Five Parameter Hypergeometric 3F2(1) when One or more Parameters are Integers or Separated by Integers: Derivations, Review, Exotics and More

TL;DR

This paper reviews and simplifies many identities related to the hypergeometric function 3F2(1), especially when parameters are integers or separated by integers, and introduces new insights and techniques for evaluating these functions.

Contribution

It provides a simplified derivation of existing identities and offers a collection of general identities and techniques for evaluating 3F2(1) with specific parameter conditions, including some new results.

Findings

Simplified derivations of known identities

A collection of general evaluation techniques for 3F2(1)

Potential new results on hypergeometric evaluations

Abstract

This work was intended to be all about, and only about, hypergeometric 3F2(1). The initial goal was to revisit many identities from the literature that have been derived over the years and show that they can be obtained in a simpler way armed, with only a minimum of elementary identities. That goal has been achieved as a (patient) reader will discover.
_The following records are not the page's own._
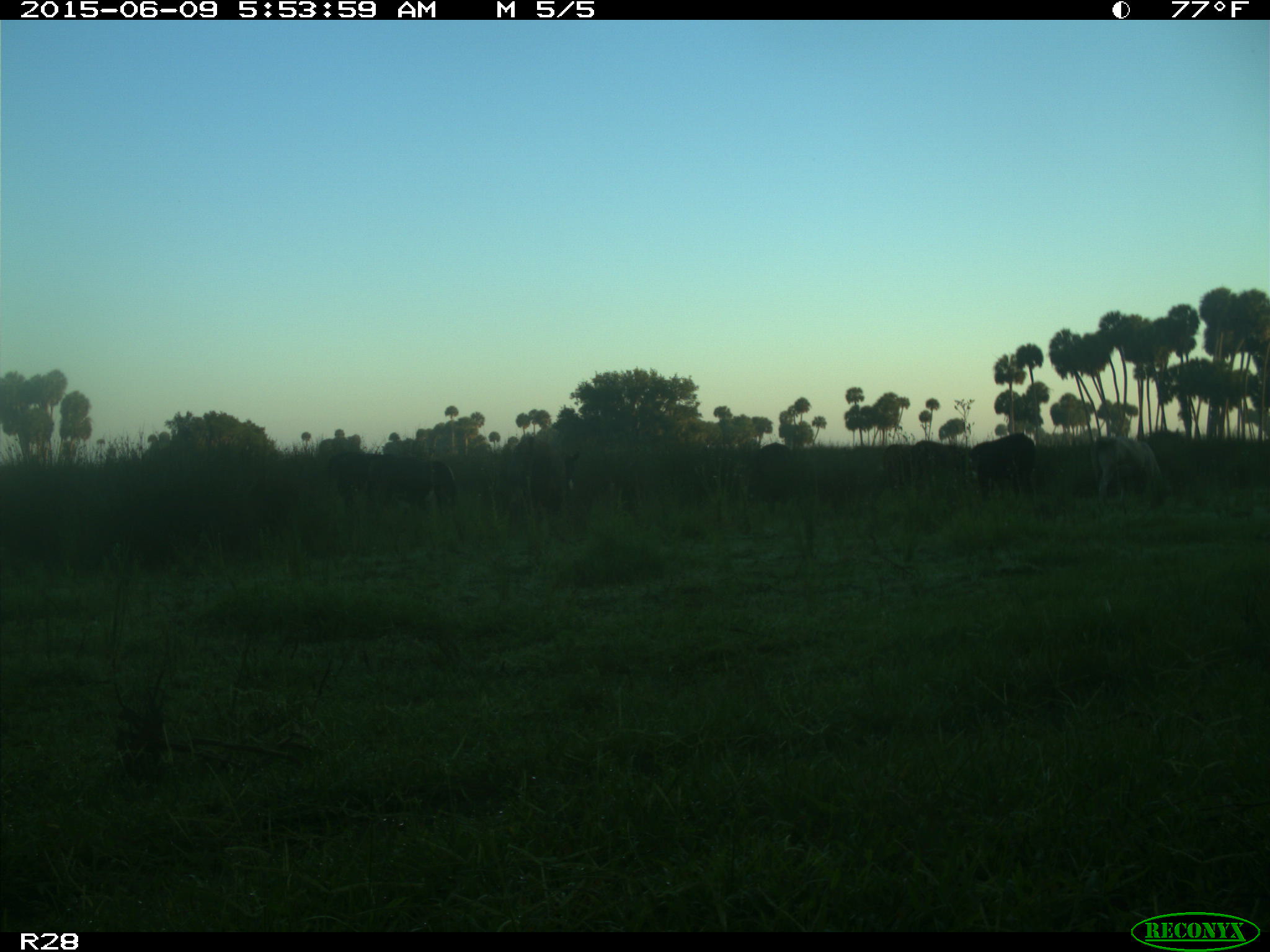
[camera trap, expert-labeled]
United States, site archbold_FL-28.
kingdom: Animalia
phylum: Chordata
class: Mammalia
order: Artiodactyla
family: Bovidae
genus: Bos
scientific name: Bos taurus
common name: domestic cow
In another sense, this work is a partial review of the last half-century's worth of progress in the evaluation of a particular set of 3F2(1), in particular those cases where at least one parameter is an integer or two or more parameters are separated by an integer. The result is a collection of very general identities (or techniques) that an analyst seeking to evaluate a particular 3F2(1), might want to consider as a starting point. That is the secondary goal. Along the way however, the temptation arose to investigate at least one of the unanswered questions that others have raised. This led to a few digressions, and some possibly new results. The reader is invited to follow where curiosity led me to depart from a straightforward review of the state-of-the-art.